§ **Problem details**: Reproduce every entry below precisely. Pictures are excluded from the copy.

§ **Data entries**:
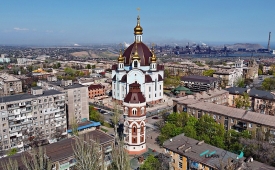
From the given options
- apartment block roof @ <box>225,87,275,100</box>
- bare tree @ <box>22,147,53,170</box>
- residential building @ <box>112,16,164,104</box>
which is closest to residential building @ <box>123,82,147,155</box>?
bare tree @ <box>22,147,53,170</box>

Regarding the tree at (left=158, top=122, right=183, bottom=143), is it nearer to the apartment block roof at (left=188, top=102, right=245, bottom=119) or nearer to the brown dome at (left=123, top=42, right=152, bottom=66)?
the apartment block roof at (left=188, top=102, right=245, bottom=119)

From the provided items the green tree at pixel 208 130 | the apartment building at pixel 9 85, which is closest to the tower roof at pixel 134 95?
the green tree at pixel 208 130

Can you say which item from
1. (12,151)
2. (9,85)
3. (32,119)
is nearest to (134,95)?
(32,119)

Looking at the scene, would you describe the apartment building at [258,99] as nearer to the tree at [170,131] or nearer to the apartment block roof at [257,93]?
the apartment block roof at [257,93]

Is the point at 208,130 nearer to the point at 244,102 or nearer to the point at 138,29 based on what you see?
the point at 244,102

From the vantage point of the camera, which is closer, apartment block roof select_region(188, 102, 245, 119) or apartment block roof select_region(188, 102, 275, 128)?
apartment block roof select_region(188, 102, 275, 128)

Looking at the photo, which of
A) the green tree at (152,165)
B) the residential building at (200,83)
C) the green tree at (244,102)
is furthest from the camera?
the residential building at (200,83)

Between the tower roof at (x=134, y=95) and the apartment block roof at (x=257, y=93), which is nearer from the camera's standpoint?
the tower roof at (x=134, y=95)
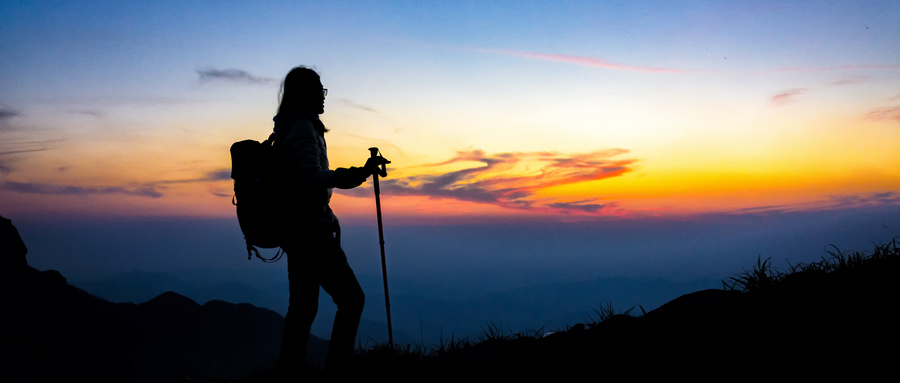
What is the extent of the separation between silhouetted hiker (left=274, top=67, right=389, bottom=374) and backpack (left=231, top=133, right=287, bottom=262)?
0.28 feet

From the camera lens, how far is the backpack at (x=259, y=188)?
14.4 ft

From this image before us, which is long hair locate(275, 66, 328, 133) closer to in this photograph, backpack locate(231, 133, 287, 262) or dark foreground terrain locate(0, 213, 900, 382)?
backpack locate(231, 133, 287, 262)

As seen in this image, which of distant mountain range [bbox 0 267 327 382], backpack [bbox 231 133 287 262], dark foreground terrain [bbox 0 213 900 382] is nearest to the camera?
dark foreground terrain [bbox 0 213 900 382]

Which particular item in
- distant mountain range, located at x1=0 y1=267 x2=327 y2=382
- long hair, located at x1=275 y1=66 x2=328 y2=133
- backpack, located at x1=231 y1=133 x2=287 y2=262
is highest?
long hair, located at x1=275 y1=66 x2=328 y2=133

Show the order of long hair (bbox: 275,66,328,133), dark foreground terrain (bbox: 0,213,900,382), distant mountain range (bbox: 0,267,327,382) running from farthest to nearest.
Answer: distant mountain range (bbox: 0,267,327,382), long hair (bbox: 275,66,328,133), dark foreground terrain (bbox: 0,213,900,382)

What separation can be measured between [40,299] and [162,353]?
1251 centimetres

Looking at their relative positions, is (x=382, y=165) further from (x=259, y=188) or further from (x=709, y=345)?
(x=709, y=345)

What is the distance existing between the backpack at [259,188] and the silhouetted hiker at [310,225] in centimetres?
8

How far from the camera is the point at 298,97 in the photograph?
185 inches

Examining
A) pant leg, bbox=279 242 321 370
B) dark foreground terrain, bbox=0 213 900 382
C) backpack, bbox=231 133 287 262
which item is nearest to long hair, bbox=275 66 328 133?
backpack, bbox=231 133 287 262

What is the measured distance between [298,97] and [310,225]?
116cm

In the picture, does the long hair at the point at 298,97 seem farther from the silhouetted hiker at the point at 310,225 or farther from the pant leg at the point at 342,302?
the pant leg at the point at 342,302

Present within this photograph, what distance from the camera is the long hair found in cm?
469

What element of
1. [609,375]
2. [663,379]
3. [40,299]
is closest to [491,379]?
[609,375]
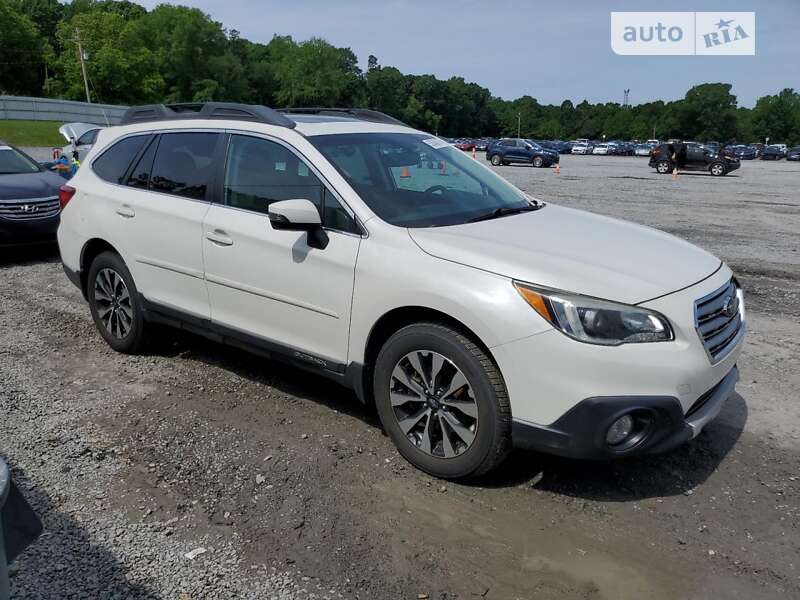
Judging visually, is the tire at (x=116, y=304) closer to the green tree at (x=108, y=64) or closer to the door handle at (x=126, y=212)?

§ **Solution to this exercise**:
From the given options
- apartment block roof @ <box>225,87,275,100</box>
- bare tree @ <box>22,147,53,170</box>
- residential building @ <box>112,16,164,104</box>
which is closest to residential building @ <box>123,82,147,155</box>?
bare tree @ <box>22,147,53,170</box>

Regarding the tree at (left=158, top=122, right=183, bottom=143), is it nearer to the apartment block roof at (left=188, top=102, right=245, bottom=119) or nearer to the brown dome at (left=123, top=42, right=152, bottom=66)?
the apartment block roof at (left=188, top=102, right=245, bottom=119)

From the provided items the green tree at pixel 208 130 | the apartment building at pixel 9 85, which is closest to the tower roof at pixel 134 95?
the green tree at pixel 208 130

Can you say which item from
1. (12,151)
2. (9,85)
3. (32,119)
is nearest to (134,95)?
(32,119)

Looking at the scene, would you describe the apartment building at [258,99] as nearer to the tree at [170,131] or nearer to the apartment block roof at [257,93]?
the apartment block roof at [257,93]

Is the point at 208,130 nearer to the point at 244,102 or nearer to the point at 138,29 based on what you see?
the point at 244,102

From the vantage point of the camera, which is closer, apartment block roof select_region(188, 102, 245, 119) or apartment block roof select_region(188, 102, 275, 128)?
apartment block roof select_region(188, 102, 275, 128)

Looking at the photo, which of
A) the green tree at (152,165)
B) the residential building at (200,83)
C) the green tree at (244,102)
is furthest from the camera?
the residential building at (200,83)

Between the tower roof at (x=134, y=95) and the apartment block roof at (x=257, y=93), which is nearer from the camera's standpoint?
the tower roof at (x=134, y=95)
What is the extent of the separation between silhouetted hiker (left=274, top=67, right=389, bottom=374) and backpack (left=231, top=133, right=287, bottom=262)?
0.28 feet

From the camera lens, how far is the backpack at (x=259, y=188)?
14.4 ft

From this image before us, which is long hair locate(275, 66, 328, 133) closer to in this photograph, backpack locate(231, 133, 287, 262) or dark foreground terrain locate(0, 213, 900, 382)?
backpack locate(231, 133, 287, 262)

As seen in this image, which of distant mountain range [bbox 0 267 327 382], backpack [bbox 231 133 287 262], dark foreground terrain [bbox 0 213 900 382] is nearest to the camera?
dark foreground terrain [bbox 0 213 900 382]

Which particular item in
- distant mountain range, located at x1=0 y1=267 x2=327 y2=382
- long hair, located at x1=275 y1=66 x2=328 y2=133
- backpack, located at x1=231 y1=133 x2=287 y2=262
is highest?
long hair, located at x1=275 y1=66 x2=328 y2=133

Show the order of long hair (bbox: 275,66,328,133), dark foreground terrain (bbox: 0,213,900,382), distant mountain range (bbox: 0,267,327,382) running from farthest to nearest.
Answer: distant mountain range (bbox: 0,267,327,382), long hair (bbox: 275,66,328,133), dark foreground terrain (bbox: 0,213,900,382)

What separation can be measured between [40,299] and [162,353]?
1251 centimetres

Looking at their relative positions, is (x=382, y=165) further from (x=259, y=188) or further from (x=709, y=345)?
(x=709, y=345)

What is the distance existing between the backpack at [259,188] and the silhouetted hiker at [310,225] in centimetres?
8

How far from the camera is the point at 298,97 in the photograph?
185 inches

Examining
A) pant leg, bbox=279 242 321 370
B) dark foreground terrain, bbox=0 213 900 382
C) backpack, bbox=231 133 287 262
which item is nearest to long hair, bbox=275 66 328 133?
backpack, bbox=231 133 287 262

What is the measured distance between [298,97] and [310,225]?
116cm

In the picture, does the long hair at the point at 298,97 seem farther from the silhouetted hiker at the point at 310,225 or farther from the pant leg at the point at 342,302?
the pant leg at the point at 342,302

Present within this photograph, what distance from the camera is the long hair found in cm?
469

What element of
1. [609,375]
2. [663,379]
3. [40,299]
is closest to [491,379]?
[609,375]
Judging visually, is the tire at (x=116, y=304) closer to the green tree at (x=108, y=64) or closer to the door handle at (x=126, y=212)?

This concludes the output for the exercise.